### SELECTION

Anyway, the 6 watt hours would cost me 0.006 kilowatt hours * $0.16/kilowatt hour, or $0.00096 (96 thousandths of a penny). Though the price of a tile isn't given, it's pretty certain to take a very long time to pay off financially at a penny every 10 days or so.
I take something like 5000 steps per day, and would generate 5000*3=15,000 joules, or 3.6 kilocalories (that is, food type calories) were every step on a Pavegen tile. I step about 2.5 feet per step, so 5000 steps is 12,500 feet or about 2.4 miles. Here, we read that a 180 pound man burns about 100 kilocalories per mile as he walks, so I'd burn about 240 kilocalories (in other words, 240 kilocalories of food would be eaten) to walk this distance. I'm sure it's not exact, but here we read that, in order to feed me with 240 kilocalories, 2,400 kilocalories of fossil fuel is used.
So, putting it together, if the Pavegen system harvested the energy from every step of my walking, 2,400 kilocalories would go to produce 3.6 kilocalories of electrical energy. Of course, this isn't fair to Pavegen since I'd also, presumably, have gotten where I was going. On the other hand, I paid for the food to do that walking.
In the end, generating electricity through human effort is just not very efficient in comparison with other methods. If we're using muscle power for exercise and the effort would otherwise simply heat the environment, there may be a place for it (though I doubt it would ever pay off financially) but as a green power source, sorry, it's no sale.

### AIM A
Could you rewrite the five records below with "tree foliage" replaced by "tree leaves" and everything else left as it is? Leave out the pictures.
The records that follow are unrelated to the Pavegen passage.

### DATA TO USE
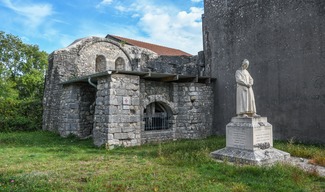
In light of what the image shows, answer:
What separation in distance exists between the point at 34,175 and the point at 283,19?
400 inches

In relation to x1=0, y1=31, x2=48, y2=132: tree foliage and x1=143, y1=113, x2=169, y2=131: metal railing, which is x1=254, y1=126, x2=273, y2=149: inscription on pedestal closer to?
x1=143, y1=113, x2=169, y2=131: metal railing

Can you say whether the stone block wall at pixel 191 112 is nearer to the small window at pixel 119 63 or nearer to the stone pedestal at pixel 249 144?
the stone pedestal at pixel 249 144

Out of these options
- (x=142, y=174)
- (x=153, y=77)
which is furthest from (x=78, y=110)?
(x=142, y=174)

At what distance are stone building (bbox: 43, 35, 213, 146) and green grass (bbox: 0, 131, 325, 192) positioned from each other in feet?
7.69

### AIM B
Answer these questions about the Pavegen passage:
(i) What price per kilowatt hour does the calculation use?
(ii) About how many feet does the writer cover with each step?
(iii) How many kilocalories of electrical energy would 2,400 kilocalories go to produce?

### WORKED ANSWER A
In light of what the image shows, answer:
What separation in distance exists between the point at 34,175 and the point at 283,19?
400 inches

In relation to x1=0, y1=31, x2=48, y2=132: tree leaves and x1=143, y1=113, x2=169, y2=131: metal railing, which is x1=254, y1=126, x2=273, y2=149: inscription on pedestal closer to?
x1=143, y1=113, x2=169, y2=131: metal railing

Can you say whether the stone block wall at pixel 191 112 is nearer to the small window at pixel 119 63 or nearer to the stone pedestal at pixel 249 144?
the stone pedestal at pixel 249 144

Out of these options
- (x=142, y=174)
- (x=153, y=77)
which is furthest from (x=78, y=110)?
(x=142, y=174)

At what distance are stone building (bbox: 43, 35, 213, 146) and green grass (bbox: 0, 131, 325, 192) positioned from each other in feet?
7.69

### WORKED ANSWER B
(i) $0.16 per kilowatt hour
(ii) About 2.5 feet
(iii) 3.6 kilocalories